Old preachers a long time ago would use the analogy of a knitting loom to explain how to see life. If you peer under a knitting loom, it appears to be nothing more than a hopeless mess of knots and threads—chaos, disorder, or, to use the words of Solomon, meaninglessness. But, if you peer above a knitting loom everything is different as a beautifully, intricately, and purposefully designed pattern emerges. Life under the sun is basically life under the loom. All we see is “grief” and “sorrow.” Therefore, we must find a way to get above the loom for a new perspective. For that to happen, someone from above the loom needs to visit us under the loom and give us a greater view. Jesus understood that this was his ministry, saying of himself in Matthew 12:42b, “someone greater than Solomon is here…”
The essence of wisdom is getting above the loom to make sense of our life and world by seeing the master plan of our great God who is threading everything together into what will, in the end, be a beautiful tapestry. Sometimes God chooses to not give us a glimpse above the loom just yet. In those moments as we stare up at the loom, faith is choosing to trust that above the loom is a great God who loves us, has a grand design, and sees things very differently than we do. This faith compels us to trust him until the day we join him above the loom. On that day when our faith becomes sight, we will worship him for his gracious work to make our lives, even the worst parts, meaningful, purposeful, and beautiful.
Questions For Personal and Group Study Ecclesiastes 1:12-18
1. How would you answer life’s big three questions, and how have your answers changed over the years?

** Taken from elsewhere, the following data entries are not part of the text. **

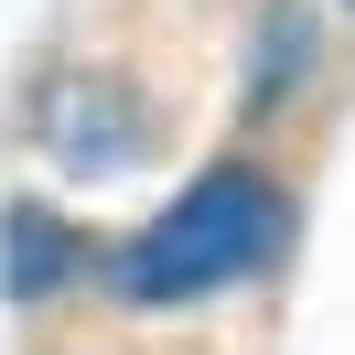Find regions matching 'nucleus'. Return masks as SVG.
<instances>
[{"label":"nucleus","mask_w":355,"mask_h":355,"mask_svg":"<svg viewBox=\"0 0 355 355\" xmlns=\"http://www.w3.org/2000/svg\"><path fill=\"white\" fill-rule=\"evenodd\" d=\"M280 226H291V205L269 194L259 173H205L173 216H151V226L130 237L119 291H130V302H194V291L259 269L269 248H280Z\"/></svg>","instance_id":"1"},{"label":"nucleus","mask_w":355,"mask_h":355,"mask_svg":"<svg viewBox=\"0 0 355 355\" xmlns=\"http://www.w3.org/2000/svg\"><path fill=\"white\" fill-rule=\"evenodd\" d=\"M0 237H11V302H44V291L65 280V259H76V237L44 216V205H11V226H0Z\"/></svg>","instance_id":"2"}]
</instances>
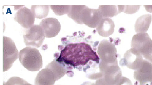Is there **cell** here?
I'll use <instances>...</instances> for the list:
<instances>
[{
    "label": "cell",
    "instance_id": "obj_1",
    "mask_svg": "<svg viewBox=\"0 0 152 85\" xmlns=\"http://www.w3.org/2000/svg\"><path fill=\"white\" fill-rule=\"evenodd\" d=\"M56 60L64 63L68 68L70 66L83 68L84 71L92 63L99 64L100 58L96 52L89 43L85 41L72 42L61 49L60 55Z\"/></svg>",
    "mask_w": 152,
    "mask_h": 85
},
{
    "label": "cell",
    "instance_id": "obj_2",
    "mask_svg": "<svg viewBox=\"0 0 152 85\" xmlns=\"http://www.w3.org/2000/svg\"><path fill=\"white\" fill-rule=\"evenodd\" d=\"M19 59L22 65L31 71H37L42 68V57L35 48L27 47L20 50Z\"/></svg>",
    "mask_w": 152,
    "mask_h": 85
},
{
    "label": "cell",
    "instance_id": "obj_3",
    "mask_svg": "<svg viewBox=\"0 0 152 85\" xmlns=\"http://www.w3.org/2000/svg\"><path fill=\"white\" fill-rule=\"evenodd\" d=\"M131 46L152 63V40L148 34L138 33L135 35L132 40Z\"/></svg>",
    "mask_w": 152,
    "mask_h": 85
},
{
    "label": "cell",
    "instance_id": "obj_4",
    "mask_svg": "<svg viewBox=\"0 0 152 85\" xmlns=\"http://www.w3.org/2000/svg\"><path fill=\"white\" fill-rule=\"evenodd\" d=\"M18 50L14 41L9 37L3 38V71L9 70L18 58Z\"/></svg>",
    "mask_w": 152,
    "mask_h": 85
},
{
    "label": "cell",
    "instance_id": "obj_5",
    "mask_svg": "<svg viewBox=\"0 0 152 85\" xmlns=\"http://www.w3.org/2000/svg\"><path fill=\"white\" fill-rule=\"evenodd\" d=\"M99 67V71L97 73L99 78L104 77L113 85H115L122 77V73L118 63H109L100 60Z\"/></svg>",
    "mask_w": 152,
    "mask_h": 85
},
{
    "label": "cell",
    "instance_id": "obj_6",
    "mask_svg": "<svg viewBox=\"0 0 152 85\" xmlns=\"http://www.w3.org/2000/svg\"><path fill=\"white\" fill-rule=\"evenodd\" d=\"M43 29L39 25H34L31 28L26 29L24 34V41L27 46L39 48L45 39Z\"/></svg>",
    "mask_w": 152,
    "mask_h": 85
},
{
    "label": "cell",
    "instance_id": "obj_7",
    "mask_svg": "<svg viewBox=\"0 0 152 85\" xmlns=\"http://www.w3.org/2000/svg\"><path fill=\"white\" fill-rule=\"evenodd\" d=\"M97 53L101 61L109 63H117L115 45L107 40L101 41L98 47Z\"/></svg>",
    "mask_w": 152,
    "mask_h": 85
},
{
    "label": "cell",
    "instance_id": "obj_8",
    "mask_svg": "<svg viewBox=\"0 0 152 85\" xmlns=\"http://www.w3.org/2000/svg\"><path fill=\"white\" fill-rule=\"evenodd\" d=\"M103 18L99 9H90L86 6L82 12L81 21L88 27L96 28Z\"/></svg>",
    "mask_w": 152,
    "mask_h": 85
},
{
    "label": "cell",
    "instance_id": "obj_9",
    "mask_svg": "<svg viewBox=\"0 0 152 85\" xmlns=\"http://www.w3.org/2000/svg\"><path fill=\"white\" fill-rule=\"evenodd\" d=\"M142 55L136 50L131 48L127 50L123 58L121 60V66H125L129 69L136 70L142 64L144 59Z\"/></svg>",
    "mask_w": 152,
    "mask_h": 85
},
{
    "label": "cell",
    "instance_id": "obj_10",
    "mask_svg": "<svg viewBox=\"0 0 152 85\" xmlns=\"http://www.w3.org/2000/svg\"><path fill=\"white\" fill-rule=\"evenodd\" d=\"M134 79L139 82V85L152 83V63L146 60H143L140 67L135 70Z\"/></svg>",
    "mask_w": 152,
    "mask_h": 85
},
{
    "label": "cell",
    "instance_id": "obj_11",
    "mask_svg": "<svg viewBox=\"0 0 152 85\" xmlns=\"http://www.w3.org/2000/svg\"><path fill=\"white\" fill-rule=\"evenodd\" d=\"M35 18L31 10L26 7H23L18 11L14 19L23 27L28 29L34 25Z\"/></svg>",
    "mask_w": 152,
    "mask_h": 85
},
{
    "label": "cell",
    "instance_id": "obj_12",
    "mask_svg": "<svg viewBox=\"0 0 152 85\" xmlns=\"http://www.w3.org/2000/svg\"><path fill=\"white\" fill-rule=\"evenodd\" d=\"M40 26L43 29L45 37L52 38L56 36L60 32L61 25L55 18H47L42 20Z\"/></svg>",
    "mask_w": 152,
    "mask_h": 85
},
{
    "label": "cell",
    "instance_id": "obj_13",
    "mask_svg": "<svg viewBox=\"0 0 152 85\" xmlns=\"http://www.w3.org/2000/svg\"><path fill=\"white\" fill-rule=\"evenodd\" d=\"M56 79L54 73L48 68L39 72L35 79V85H54Z\"/></svg>",
    "mask_w": 152,
    "mask_h": 85
},
{
    "label": "cell",
    "instance_id": "obj_14",
    "mask_svg": "<svg viewBox=\"0 0 152 85\" xmlns=\"http://www.w3.org/2000/svg\"><path fill=\"white\" fill-rule=\"evenodd\" d=\"M115 24L113 21L109 18H103L96 27L98 33L103 37H108L113 33Z\"/></svg>",
    "mask_w": 152,
    "mask_h": 85
},
{
    "label": "cell",
    "instance_id": "obj_15",
    "mask_svg": "<svg viewBox=\"0 0 152 85\" xmlns=\"http://www.w3.org/2000/svg\"><path fill=\"white\" fill-rule=\"evenodd\" d=\"M46 68H48L52 71L55 75L56 81L64 77L69 70L68 67L64 63L58 62L56 59L49 63Z\"/></svg>",
    "mask_w": 152,
    "mask_h": 85
},
{
    "label": "cell",
    "instance_id": "obj_16",
    "mask_svg": "<svg viewBox=\"0 0 152 85\" xmlns=\"http://www.w3.org/2000/svg\"><path fill=\"white\" fill-rule=\"evenodd\" d=\"M152 19V15L150 14H146L140 17L135 24L136 32L145 33L149 28Z\"/></svg>",
    "mask_w": 152,
    "mask_h": 85
},
{
    "label": "cell",
    "instance_id": "obj_17",
    "mask_svg": "<svg viewBox=\"0 0 152 85\" xmlns=\"http://www.w3.org/2000/svg\"><path fill=\"white\" fill-rule=\"evenodd\" d=\"M98 9L103 18L112 17L121 13L119 5H100Z\"/></svg>",
    "mask_w": 152,
    "mask_h": 85
},
{
    "label": "cell",
    "instance_id": "obj_18",
    "mask_svg": "<svg viewBox=\"0 0 152 85\" xmlns=\"http://www.w3.org/2000/svg\"><path fill=\"white\" fill-rule=\"evenodd\" d=\"M85 7V5H72L71 11L67 16L77 24H82L81 17L83 10Z\"/></svg>",
    "mask_w": 152,
    "mask_h": 85
},
{
    "label": "cell",
    "instance_id": "obj_19",
    "mask_svg": "<svg viewBox=\"0 0 152 85\" xmlns=\"http://www.w3.org/2000/svg\"><path fill=\"white\" fill-rule=\"evenodd\" d=\"M31 10L35 17L41 19L48 16L49 8L48 5H33L31 8Z\"/></svg>",
    "mask_w": 152,
    "mask_h": 85
},
{
    "label": "cell",
    "instance_id": "obj_20",
    "mask_svg": "<svg viewBox=\"0 0 152 85\" xmlns=\"http://www.w3.org/2000/svg\"><path fill=\"white\" fill-rule=\"evenodd\" d=\"M51 9L58 16L68 14L72 9L71 5H51Z\"/></svg>",
    "mask_w": 152,
    "mask_h": 85
},
{
    "label": "cell",
    "instance_id": "obj_21",
    "mask_svg": "<svg viewBox=\"0 0 152 85\" xmlns=\"http://www.w3.org/2000/svg\"><path fill=\"white\" fill-rule=\"evenodd\" d=\"M140 6H125L123 5V12L127 14H133L138 10Z\"/></svg>",
    "mask_w": 152,
    "mask_h": 85
},
{
    "label": "cell",
    "instance_id": "obj_22",
    "mask_svg": "<svg viewBox=\"0 0 152 85\" xmlns=\"http://www.w3.org/2000/svg\"><path fill=\"white\" fill-rule=\"evenodd\" d=\"M91 85H113L105 79L102 77L97 79L95 83H91Z\"/></svg>",
    "mask_w": 152,
    "mask_h": 85
},
{
    "label": "cell",
    "instance_id": "obj_23",
    "mask_svg": "<svg viewBox=\"0 0 152 85\" xmlns=\"http://www.w3.org/2000/svg\"><path fill=\"white\" fill-rule=\"evenodd\" d=\"M115 85H132V84L129 79L122 77Z\"/></svg>",
    "mask_w": 152,
    "mask_h": 85
},
{
    "label": "cell",
    "instance_id": "obj_24",
    "mask_svg": "<svg viewBox=\"0 0 152 85\" xmlns=\"http://www.w3.org/2000/svg\"><path fill=\"white\" fill-rule=\"evenodd\" d=\"M146 10L149 12H152V5H144Z\"/></svg>",
    "mask_w": 152,
    "mask_h": 85
},
{
    "label": "cell",
    "instance_id": "obj_25",
    "mask_svg": "<svg viewBox=\"0 0 152 85\" xmlns=\"http://www.w3.org/2000/svg\"><path fill=\"white\" fill-rule=\"evenodd\" d=\"M20 85H32L31 84H30V83H28L24 79L22 83H21Z\"/></svg>",
    "mask_w": 152,
    "mask_h": 85
},
{
    "label": "cell",
    "instance_id": "obj_26",
    "mask_svg": "<svg viewBox=\"0 0 152 85\" xmlns=\"http://www.w3.org/2000/svg\"></svg>",
    "mask_w": 152,
    "mask_h": 85
}]
</instances>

- • Origins: where do I come from?
- • Meaning: what is the purpose of my life?
- • Destiny: what happens after I die?
2. If you honestly reflected on your life, what things are you are juggling that you need to just drop and let fall to the ground because they are currently a meaningless waste of time?
3. How does knowing that the world is cursed help you to respond less angrily and more graciously when things in life just don’t go according to plan?
4. What things have you tried to stuff into life to make it meaningful only to find that they did not satisfy?
5. How would your emotional state be different if you did not believe there was a good God overseeing history and working out everything, even that which is disobedient to him, into a plan for his glory and our good?
6. In what ways has God given you a peer above the loom, so to speak, to see things from his perspective and make your life and its experiences more meaningful?